筆者が経営する「原価BAR」ももちろんもろに影響を受けました。2020年初めは、クローズした原価BAR赤坂見附店の移転先を探していたところだったのですが、あっという間にそれどころではなくなり最初の緊急事態宣言が発出されました。そして、客足が大幅に減少したのです。
このあたりから移転どころではなく、生き残るために必死でした。新型コロナウイルスのことはいろいろと調べていたので、東京都の施策に思うところもありますが、素人考えで反発して事故を起こしたら目も当てられません。もちろん、要請に従うことにしました。未知のウイルスなので恐怖もあり、全面的に休業したのです。
休業していても経費は飛んでいくので、その間、従業員にさまざまな授業を行いました。筆者はIT・ビジネスライターでもあるので、デジタルトランスフォーメーション(Digital Transformation:DX)を中心としたスキルを解説しました。
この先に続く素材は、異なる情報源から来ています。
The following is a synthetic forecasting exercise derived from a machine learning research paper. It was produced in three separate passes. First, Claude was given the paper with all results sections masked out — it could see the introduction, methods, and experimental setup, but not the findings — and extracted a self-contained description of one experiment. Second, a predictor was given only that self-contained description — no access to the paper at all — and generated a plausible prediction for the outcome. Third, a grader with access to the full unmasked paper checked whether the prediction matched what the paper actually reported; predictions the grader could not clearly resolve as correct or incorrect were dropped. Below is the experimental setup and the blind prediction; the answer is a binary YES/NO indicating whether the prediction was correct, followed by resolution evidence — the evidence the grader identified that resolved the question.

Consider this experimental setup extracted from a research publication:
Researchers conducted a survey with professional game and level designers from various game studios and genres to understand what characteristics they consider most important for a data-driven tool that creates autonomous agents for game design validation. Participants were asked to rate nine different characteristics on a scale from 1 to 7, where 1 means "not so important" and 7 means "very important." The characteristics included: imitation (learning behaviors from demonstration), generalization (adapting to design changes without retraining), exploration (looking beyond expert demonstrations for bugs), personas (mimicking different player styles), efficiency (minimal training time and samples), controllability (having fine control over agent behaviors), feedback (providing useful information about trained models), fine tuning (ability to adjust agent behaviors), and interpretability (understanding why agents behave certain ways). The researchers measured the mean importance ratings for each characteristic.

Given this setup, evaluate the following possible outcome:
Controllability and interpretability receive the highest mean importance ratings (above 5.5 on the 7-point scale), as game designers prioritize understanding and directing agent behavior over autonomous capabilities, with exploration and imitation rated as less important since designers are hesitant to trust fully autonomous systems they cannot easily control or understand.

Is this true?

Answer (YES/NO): NO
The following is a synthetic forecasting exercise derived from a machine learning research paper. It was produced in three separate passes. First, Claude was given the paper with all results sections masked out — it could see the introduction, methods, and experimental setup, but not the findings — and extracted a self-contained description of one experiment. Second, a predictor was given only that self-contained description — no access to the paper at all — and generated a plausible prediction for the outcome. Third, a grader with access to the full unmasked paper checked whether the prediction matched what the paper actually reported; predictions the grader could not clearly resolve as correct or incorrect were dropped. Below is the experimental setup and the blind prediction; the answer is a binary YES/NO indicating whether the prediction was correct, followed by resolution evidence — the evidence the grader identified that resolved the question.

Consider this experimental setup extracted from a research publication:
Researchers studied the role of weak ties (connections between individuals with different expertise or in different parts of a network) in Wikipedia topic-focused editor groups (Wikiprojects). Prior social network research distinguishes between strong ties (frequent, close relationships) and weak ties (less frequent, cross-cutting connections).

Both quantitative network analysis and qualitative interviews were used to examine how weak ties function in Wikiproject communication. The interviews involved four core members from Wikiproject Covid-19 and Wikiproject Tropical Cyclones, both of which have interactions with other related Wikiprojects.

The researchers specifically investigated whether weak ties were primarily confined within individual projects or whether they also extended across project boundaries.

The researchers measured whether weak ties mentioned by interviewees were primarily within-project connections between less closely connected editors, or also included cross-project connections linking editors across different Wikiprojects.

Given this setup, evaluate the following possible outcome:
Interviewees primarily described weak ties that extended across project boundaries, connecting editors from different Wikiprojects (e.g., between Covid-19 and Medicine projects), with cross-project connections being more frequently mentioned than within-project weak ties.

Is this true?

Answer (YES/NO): YES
飲食店は昔から超アナログな業態の上、小規模だとITシステムの導入効果が得にくいのです。そのため、ITに詳しい筆者が経営しているのに、あまりDX化が進んでいなかったのです。
「原価BAR」ホームページ
休業中に発見した思わぬ収穫、実感したこと
日々遅くまで働いていると、そこから勉強するには無理があります。しかし、コロナで休業中だったことで、YouTubeによる動画配信やネット販売、SNS運用、コミュニケーションツール「Slack(スラック)」、業務システム「kintone(キントーン)」といったITのことを従業員が喜んで学習してくれたのは思わぬ収穫でした。GW明けに緊急事態宣言が解除されることになりましたが、この時に苦労したのが、アルコール消毒液とマスクの確保です。買い占めが起きて、随分苦労しました。普段、お酒やフードを扱っている取引業者さんが急遽仕入れてくれたものをかき集めるように買って、なんとか切り抜けました。日頃からさまざまな企業と良好な関係を保っておくと、いざというときに助けてもらえるんだな、と実感しました。
消毒液やマスク、トイレットペーパーの買い占めには困りました
また、助成金や補助金などもお付き合いのある複数の税理士さんのお力を借りて、可能な限り申し込みました。10年前に原価BARを創業したときにはこのような知識がなく、全部銀行から借りてまかなったのですが、数年後に使える助成金がいくつもあったことに気がついて次のチャンスがあればきちんと活用しようと考えていたためです。
さらに、キャッシュを手元に用意しておいた方がよいと考え、融資を受けました。コロナ禍でのプランをしっかりと説明し、ある程度まとまった金額の融資を受けられました。
統合移転を決断
2020年秋になり、そのうち新型コロナウイルスの第2波が来るだろうと言われ始め、今後の経営判断を下さなければ動けなくなると考えました。当時、原価BAR五反田店は好調でしたが、原価BAR銀座店は大赤字でした。銀座から人がいなくなってしまったからです。そこで、赤坂見附店の移転も含め、全店を統合移転することにしました。最初は五反田で探したのですが、五反田全体は比較的活況だったこともあり、あまり好条件の物件が出ていませんでした。そこで手を広げて探したところ、三田駅・田町駅の近くに大型の居抜き物件が出ていたのです。五反田店と銀座店の席数を合わせたよりも大きい一戸建ての物件でした。
新型コロナウイルスは必ず一段落します。世界の様相は変化し、元には戻らないかもしれませんが、人々が飲みに出る日は遠くないと信じました。その際の需要はとても大きくなると思いますが、そんな時に小さい物件だと売上の上限が決まってしまいます。大家さんもとても話の分かる方で、契約することにしました。2020年のことなので、周りには「今?」と驚かれました。
浅草線三田駅の乗降人数は1日に11万1000人で、JR田町駅はなんと15万8000人もいます。1km圏内には数万人が住んでいます。原価BAR五反田や銀座に来ていただいたこれまでのお客さまもいます。この中から、1日100人だけでも「原価BARに行こうかな」と思えるお店を作ればやっていけます。そんな思いで、1月にオープンする予定でした。